> [Tasks for this exercise]:
1) Answer the following questions using the Maximum Mean Discrepancy page, one line per answer:
(a) What kind of method is the MMD detector?
(b) Which kernel does the detector use by default?
(c) How is the p-value obtained?
2) In the Overview section of the Maximum Mean Discrepancy page, list every term that is linked to an external page.
3) From the Maximum Mean Discrepancy page, reproduce verbatim everything from "We can compute" down to "values of $MMD^2$.".

> [Given passage]:
# Maximum Mean Discrepancy

[source](https://github.com/SeldonIO/alibi-detect/blob/master/docs-gb/api/alibi_detect.cd.mmd.rst)

## Maximum Mean Discrepancy

### Overview

The [Maximum Mean Discrepancy (MMD)](http://jmlr.csail.mit.edu/papers/v13/gretton12a.html) detector is a kernel-based method for multivariate 2 sample testing. The MMD is a distance-based measure between 2 distributions *p* and *q* based on the mean embeddings $\mu\_{p}$ and $\mu\_{q}$ in a reproducing kernel Hilbert space $F$:

$$
MMD(F, p, q) = || \mu\_{p} - \mu\_{q} ||^2\_{F}
$$

We can compute unbiased estimates of $MMD^2$ from the samples of the 2 distributions after applying the kernel trick. We use by default a [radial basis function kernel](https://en.wikipedia.org/wiki/Radial_basis_function_kernel), but users are free to pass their own kernel of preference to the detector. We obtain a $p$-value via a [permutation test](https://en.wikipedia.org/wiki/Resampling_\(statistics\)) on the values of $MMD^2$.

> [Data extract]:
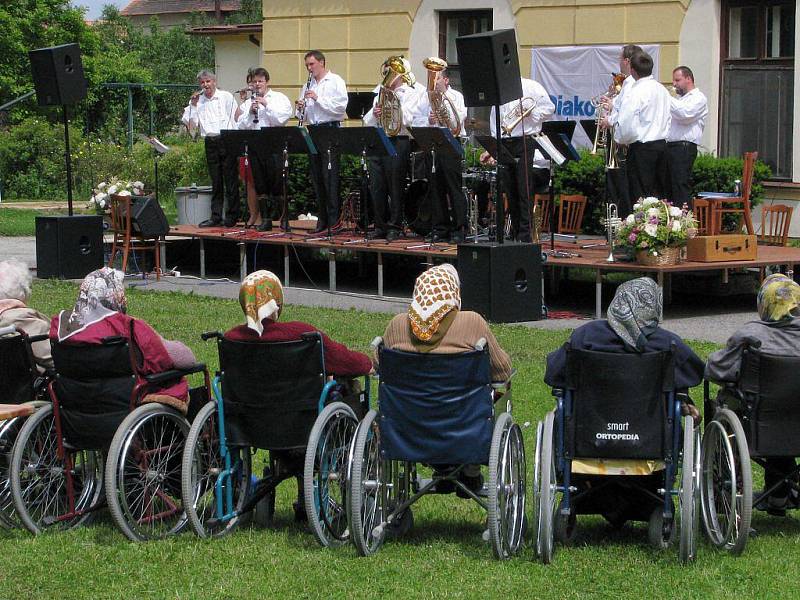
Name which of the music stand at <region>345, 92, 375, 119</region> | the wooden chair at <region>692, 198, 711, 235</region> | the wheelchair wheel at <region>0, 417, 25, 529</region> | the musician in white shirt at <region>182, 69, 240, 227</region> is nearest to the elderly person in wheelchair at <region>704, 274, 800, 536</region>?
the wheelchair wheel at <region>0, 417, 25, 529</region>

> [Expected answers]:
1)
(a) A kernel-based method for multivariate 2 sample testing.
(b) A radial basis function kernel.
(c) Via a permutation test on the values of MMD².

2)
- Maximum Mean Discrepancy (MMD)
- radial basis function kernel
- permutation test

3)
We can compute unbiased estimates of $MMD^2$ from the samples of the 2 distributions after applying the kernel trick. We use by default a [radial basis function kernel](https://en.wikipedia.org/wiki/Radial_basis_function_kernel), but users are free to pass their own kernel of preference to the detector. We obtain a $p$-value via a [permutation test](https://en.wikipedia.org/wiki/Resampling_\(statistics\)) on the values of $MMD^2$.